▶ _GIVEN TEXT_
Introduction
Every company at some point evaluates the churn analysis to understand the company’s customer loss rate. With all the research, the company then reduces the customer attrition rate by assessing their product and how customers use it. In this post, we shall be looking at an exciting dataset from Kaggle. You can find the dataset here at Ecommerce Customer Churn Analysis and Prediction | Kaggle
Understanding the dataset
To understand the data better, we first copy the column description from the above link. We have twenty columns from the dataset.
CustomerID | Unique customer ID |
Churn | Churn Flag |
Tenure | Tenure of the customer in the organization |
PreferredLoginDevice | Preferred login device of the customer |
CityTier | City tier |
WarehouseToHome | Distance between the warehouse and the customer’s home |
PreferredPaymentMode | The preferred payment method used by the customer |
Gender | Gender of the customer |
HourSpendOnApp | Number of hours spent on mobile application or website |
NumberOfDeviceRegistered | The total number of deceives registered under the customer’s name |
PreferedOrderCat | Preferred order category of the customer in last month |
SatisfactionScore | A satisfactory score of the customer on service |
MaritalStatus | Marital status of the customer |
NumberOfAddress | Address specifications of the customer |
Complain | Any complaint has been raised in last month |
OrderAmountHikeFromlastYear | Percentage increases in order from last year |
CouponUsed | The total number of coupons that were used last month |
OrderCount | The total number of orders that were placed in last month |
DaySinceLastOrder | Last order made by the customer |
CashbackAmount | Average cashback in last month |
Based on the dataset, there are 5360 observations. The churn column also shows whether a customer has been churned or not. In conclusion, the target variable is churn, and all other columns become feature variables. After the column description and the number of observations are established, let’s study the dataset.
Column Types
This dataset is slightly complex as it features both categorical and continuous data. So, we need to treat the columns differently based on their types. For the models to work, the data needs to be numeric only. Below are the columns along with their data types.

▶ _REQUEST 1_
Output verbatim the lines of the listing from the line with "Going from closest to furthest, list" to the last line of the listing, including both.

▶ _LISTED ENTRIES_
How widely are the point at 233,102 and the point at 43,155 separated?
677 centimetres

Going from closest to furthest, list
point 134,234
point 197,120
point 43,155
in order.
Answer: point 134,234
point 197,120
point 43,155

▶ _REQUEST 2_
Return the part of the churn dataset text from "Introduction" to "from the dataset.", copied word for word.

▶ _COMPLETE ANSWER 1_
Going from closest to furthest, list
point 134,234
point 197,120
point 43,155
in order.
Answer: point 134,234
point 197,120
point 43,155

▶ _COMPLETE ANSWER 2_
Introduction
Every company at some point evaluates the churn analysis to understand the company’s customer loss rate. With all the research, the company then reduces the customer attrition rate by assessing their product and how customers use it. In this post, we shall be looking at an exciting dataset from Kaggle. You can find the dataset here at Ecommerce Customer Churn Analysis and Prediction | Kaggle
Understanding the dataset
To understand the data better, we first copy the column description from the above link. We have twenty columns from the dataset.